-- DOCUMENT PASSAGE --
•••
Wednesday, 21 June 2017

Gose two ways: Cilantro & Lime, and Oaked, Lemon zested, Southern Cross dry-hopped

I've been homebrewing for over seven years now, and like most of those brewing for that amount of time, I pretty much brew beers that I know I'm going to like. By that, I don't mean that I know all of my beers are going to turn out well - they don't - but I try to brew styles that I enjoy the most. I used to experiment with plenty of styles, tackling recipe after recipe from Jamil's Brewing Classic Styles, which really is a great way to start brewing, especially when you haven't tried a lot of different types of beer. For someone in Atlantic Canada in late 2009, you didn't have a whole lot of options out there, and if you wanted to try a Belgian Golden Strong, for example, you either had to travel, or you had to brew your own.

While there are a few beer styles I don't really enjoy, most of them I'm good with... but that doesn't necessarily mean I want to have 5 gallons on hand. So now, I brew a lot of hoppy beers, some Belgian styles, and some sours, for the most part. And I usually like to keep them pretty simple, focusing on the hops and yeast, with maybe a bit of experimentation every once in a while. But lately, and I can't quite figure out why, I've been trying to experiment even more. I don't agree with throwing a bunch of weird crap into a beer just because, but as a lot of brewers out there have proven - pros and amateurs - sometimes you can make it work.

Last year, I brewed my first Gose. Aside from using Lactobacillus plantarum capsules to sour the wort, this brew involved a bit of experimentation, as I added lime zest to half of the beer, and dry-hopped the other half with Citra. Both beers were tasty, but the lime half was the better of the two; it was extremely refreshing, with the lime character working perfectly with the salt and tartness of the base Gose. I knew when I had it that I would brew it again, and I always meant to add more than just lime zest the second time around.

Once spring hit, I knew it was time to try this style again. It's great anytime of year, of course, but a nice Gose during spring and summer is really a beautiful thing. Is there a more-perfect beer style for this time of year? Salty, tart, refreshing,.. and low-alcohol. Luckily, I already knew what I wanted to do with it this time around. As mentioned, I really enjoyed how the lime zest worked in the first Gose I brewed; shortly after brewing that beer, I started thinking that I'd take it even a step further. The Margarita-like qualities of that beer made me think of Mexican food, which often features lime as well. And what else do you see in a lot of Mexican dishes? Cilantro!
•••
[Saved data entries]
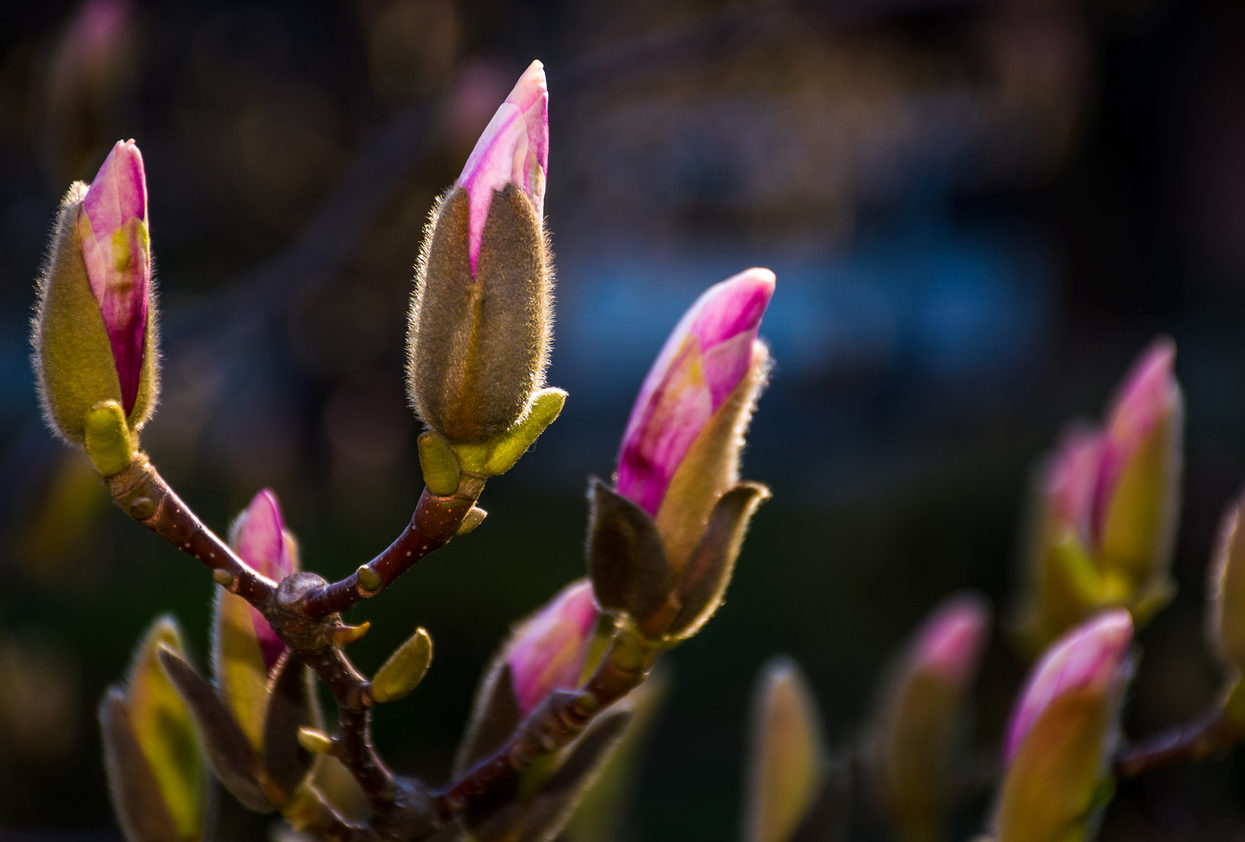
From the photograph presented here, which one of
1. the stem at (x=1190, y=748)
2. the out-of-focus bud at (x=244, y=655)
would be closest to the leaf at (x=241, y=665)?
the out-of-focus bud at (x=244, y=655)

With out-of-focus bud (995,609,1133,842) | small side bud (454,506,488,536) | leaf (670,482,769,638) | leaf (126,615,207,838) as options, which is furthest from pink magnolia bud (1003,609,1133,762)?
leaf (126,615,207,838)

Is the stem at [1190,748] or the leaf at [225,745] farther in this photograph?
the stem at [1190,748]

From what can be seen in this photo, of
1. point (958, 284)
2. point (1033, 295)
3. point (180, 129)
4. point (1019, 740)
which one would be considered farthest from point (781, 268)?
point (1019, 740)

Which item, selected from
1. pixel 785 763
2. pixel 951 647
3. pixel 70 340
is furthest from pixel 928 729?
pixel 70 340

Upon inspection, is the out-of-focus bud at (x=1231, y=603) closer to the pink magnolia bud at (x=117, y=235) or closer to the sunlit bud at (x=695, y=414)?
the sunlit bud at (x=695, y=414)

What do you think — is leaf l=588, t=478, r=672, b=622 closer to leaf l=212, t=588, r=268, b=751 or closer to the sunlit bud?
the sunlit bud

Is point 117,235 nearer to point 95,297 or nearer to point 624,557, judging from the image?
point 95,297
•••
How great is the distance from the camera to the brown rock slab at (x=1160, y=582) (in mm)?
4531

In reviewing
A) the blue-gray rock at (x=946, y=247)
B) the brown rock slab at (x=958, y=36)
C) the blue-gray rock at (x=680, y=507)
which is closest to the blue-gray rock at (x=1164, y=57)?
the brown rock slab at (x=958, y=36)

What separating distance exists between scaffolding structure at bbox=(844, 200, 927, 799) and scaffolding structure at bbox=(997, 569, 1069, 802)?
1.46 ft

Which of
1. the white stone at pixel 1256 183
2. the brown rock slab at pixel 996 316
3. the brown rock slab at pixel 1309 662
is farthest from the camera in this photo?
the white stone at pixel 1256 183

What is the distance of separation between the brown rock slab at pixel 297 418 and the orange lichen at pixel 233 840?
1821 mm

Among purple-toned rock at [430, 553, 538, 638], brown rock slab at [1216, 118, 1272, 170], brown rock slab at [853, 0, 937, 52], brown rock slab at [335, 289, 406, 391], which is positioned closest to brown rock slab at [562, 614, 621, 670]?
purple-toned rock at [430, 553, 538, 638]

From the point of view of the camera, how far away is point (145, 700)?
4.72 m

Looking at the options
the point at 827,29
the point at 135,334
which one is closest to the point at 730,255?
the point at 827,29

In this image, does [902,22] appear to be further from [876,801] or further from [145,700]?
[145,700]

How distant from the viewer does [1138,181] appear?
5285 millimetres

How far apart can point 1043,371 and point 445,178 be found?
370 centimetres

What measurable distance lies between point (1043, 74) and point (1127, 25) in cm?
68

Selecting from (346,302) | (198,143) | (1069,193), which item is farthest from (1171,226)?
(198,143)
•••
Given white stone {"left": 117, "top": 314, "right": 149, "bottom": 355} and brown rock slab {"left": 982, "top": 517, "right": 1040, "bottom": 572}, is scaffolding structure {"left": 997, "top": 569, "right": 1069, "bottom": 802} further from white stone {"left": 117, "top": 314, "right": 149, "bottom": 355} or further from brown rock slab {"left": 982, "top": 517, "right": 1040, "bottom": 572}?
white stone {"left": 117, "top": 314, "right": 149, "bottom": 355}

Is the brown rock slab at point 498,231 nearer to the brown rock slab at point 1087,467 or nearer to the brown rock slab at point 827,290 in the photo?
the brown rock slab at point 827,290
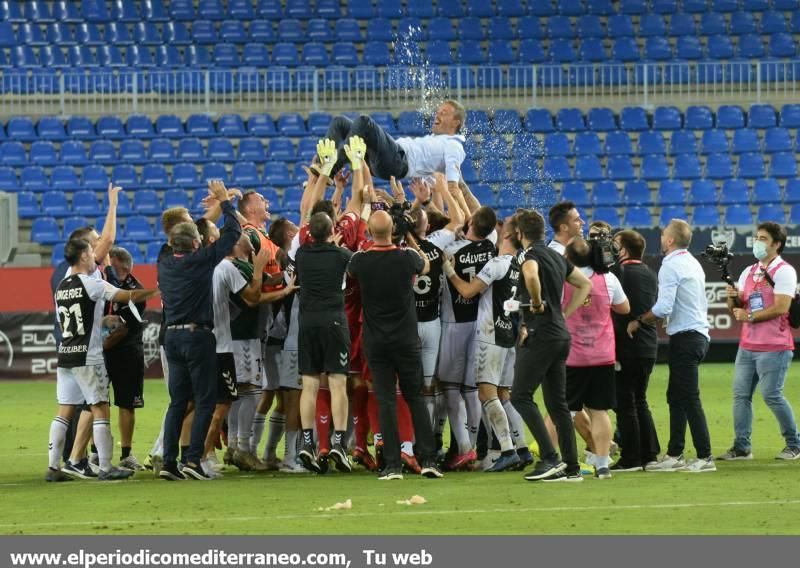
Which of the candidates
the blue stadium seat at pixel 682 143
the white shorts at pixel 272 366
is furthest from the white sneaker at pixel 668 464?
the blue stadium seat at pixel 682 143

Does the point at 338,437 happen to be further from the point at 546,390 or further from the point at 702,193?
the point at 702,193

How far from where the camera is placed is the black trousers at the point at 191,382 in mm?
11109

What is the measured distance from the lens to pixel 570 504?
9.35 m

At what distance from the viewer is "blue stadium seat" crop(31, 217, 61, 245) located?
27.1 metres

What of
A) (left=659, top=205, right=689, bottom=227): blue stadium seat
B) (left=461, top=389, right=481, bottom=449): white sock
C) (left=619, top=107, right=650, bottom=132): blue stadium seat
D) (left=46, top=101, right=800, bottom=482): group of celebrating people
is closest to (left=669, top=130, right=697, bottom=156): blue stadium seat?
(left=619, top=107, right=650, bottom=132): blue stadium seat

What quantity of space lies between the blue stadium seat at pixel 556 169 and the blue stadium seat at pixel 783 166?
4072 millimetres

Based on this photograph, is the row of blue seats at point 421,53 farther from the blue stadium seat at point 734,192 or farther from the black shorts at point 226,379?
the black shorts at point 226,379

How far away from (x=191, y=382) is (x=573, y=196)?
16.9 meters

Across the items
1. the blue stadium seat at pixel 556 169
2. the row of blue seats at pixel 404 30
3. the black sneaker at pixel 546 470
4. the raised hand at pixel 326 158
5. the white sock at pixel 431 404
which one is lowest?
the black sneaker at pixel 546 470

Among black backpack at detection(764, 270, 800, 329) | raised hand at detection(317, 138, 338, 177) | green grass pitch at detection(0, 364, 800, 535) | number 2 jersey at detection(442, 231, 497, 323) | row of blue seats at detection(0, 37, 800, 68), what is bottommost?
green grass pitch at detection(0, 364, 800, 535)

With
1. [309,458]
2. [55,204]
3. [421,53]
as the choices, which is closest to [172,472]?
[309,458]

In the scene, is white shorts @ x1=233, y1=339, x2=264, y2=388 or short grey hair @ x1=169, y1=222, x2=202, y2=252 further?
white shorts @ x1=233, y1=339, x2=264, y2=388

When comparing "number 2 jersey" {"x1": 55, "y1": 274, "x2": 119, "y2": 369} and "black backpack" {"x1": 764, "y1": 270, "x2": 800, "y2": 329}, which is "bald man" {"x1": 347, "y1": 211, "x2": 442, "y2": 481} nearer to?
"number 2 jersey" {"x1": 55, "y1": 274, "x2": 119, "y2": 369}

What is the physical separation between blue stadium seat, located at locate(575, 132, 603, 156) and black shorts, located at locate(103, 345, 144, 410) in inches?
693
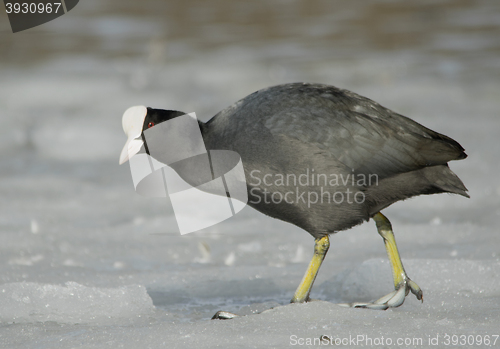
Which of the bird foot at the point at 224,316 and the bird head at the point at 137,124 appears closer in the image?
•••
-- CHECK YOUR UNDERSTANDING --
a) In the Gose brewing post, what did the writer use to sour the wort for the first Gose?
b) Quote the section of the Gose brewing post that opens with the words containing "While there are" and closes with "make it work.".
Work from the text alone.

-- RESPONSES TO THE TASKS --
a) Lactobacillus plantarum capsules.

b)
While there are a few beer styles I don't really enjoy, most of them I'm good with... but that doesn't necessarily mean I want to have 5 gallons on hand. So now, I brew a lot of hoppy beers, some Belgian styles, and some sours, for the most part. And I usually like to keep them pretty simple, focusing on the hops and yeast, with maybe a bit of experimentation every once in a while. But lately, and I can't quite figure out why, I've been trying to experiment even more. I don't agree with throwing a bunch of weird crap into a beer just because, but as a lot of brewers out there have proven - pros and amateurs - sometimes you can make it work.